Loki's brow quirked as he didn't understand that, but didn't interrupt. If their time together was truly almost up he wanted to hear everything that Hela had to say. "Now this part is important. I know you well enough to know that you wouldn't allow yourself to be taken without some sort of backup plan to get out of here. When the time comes I need you to meet me in Mindy's cafe in Pleasant Grove, Idaho. I'll be there for at least a week if you choose me meet me there, if not…" she trailed off. "If you pick revenge don't ever come and see me," she warned sternly but her eyes gave her away. "I've already lost you for 100 years I don't want to lose any more time. Give up revenge and come and meet me," she said before she was disappeared.
Loki blinked as he heard another step of footsteps coming forward. He turned and saw the widow woman there. He had all these things that he was planning to say to her, to taunt her, to play with her. All he could think about was his daughter and the choice that she had left him with. Soon his team would be there and the real fun would start...but Hela?

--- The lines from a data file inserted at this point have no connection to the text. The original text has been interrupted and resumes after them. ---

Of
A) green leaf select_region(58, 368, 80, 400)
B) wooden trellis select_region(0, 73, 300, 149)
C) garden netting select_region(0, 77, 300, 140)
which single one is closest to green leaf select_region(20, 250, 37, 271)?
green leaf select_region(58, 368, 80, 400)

The widow tried to engage him in conversation but while he wanted to taunt the woman, he kept missing half the words as he tried to figure out what to do. He loved his daughter, always and forever, there was no doubt about that. It should be an easy choice, but there was so much anger burning through him that it felt impossible to just let the anger go, especially without taking any revenge. The widow was now just staring at him, most likely because she had just asked him a question. A question that he hadn't heard and at the moment could care less about at the moment with this monumental decision in front of him. He turned to face the woman again; she was a woman that might be able to understand. Normally he would never reveal his cards this way, but he needed a second opinion.
"Have you ever felt anger so all-consuming that you don't know what you're going to do if you can't get it out?" For a split second he saw a flicker of emotion but before he could figure it out it was gone. She doesn't answer, probably she thinks it's some kind of trick. He laughs because it's not. "You see I have this anger inside of me." Talking to the widow is probably a bad idea, she'll take this information and probably use it against him somehow, but he had to talk to someone and she is the only one around. "It burns so brightly, there's only way to get rid of it," he said, picturing blowing Odin into atoms or tearing his head clean off his neck. Though he could guess that she's probably thinking that he's talking about ruling Midgard. Midgard is really only a stepping stone to his true goal. He gritted his teeth in anger and frustration. He didn't know if he could give up his anger, his power, his motivation to keep living. But he also couldn't give up his daughter, his last blood kin that probably didn't want him dead. He looked at the red-headed woman again.
"Does anger tear you apart?
It wasn't long after their conversation that his team came to get him, to free him from the glass cage that had been his residence only for a short time. While he was captured he had been able to think, and also to figure out that his daughter had never actually been there and they had shared a sort of dream state.
He now had Thor trapped in his former prison with his finger over the button. One small gesture and Thor would plunge down to his probable death and Odin would feel a small part of his pain. The only problem was he was pretty sure that any more deaths, to his daughter, would be a sign that he was not choosing her, so he wavered for a moment.
It was the most important decision he would ever make. The most important choice in his life and he had to choose right. His finger inched it's way to the button, but his mind still hadn't been made up. There would be no going back once the decision was made. If he abandoned this he wouldn't be able to pick it back up again and Thanos would be angry, and Thanos was a terrifying being. That alone should be the reason for him to do it, but he his finger still hovered. If he was going to to continue they had to leave, he had to make the decision now. His eyes momentarily closed before he came to his decision.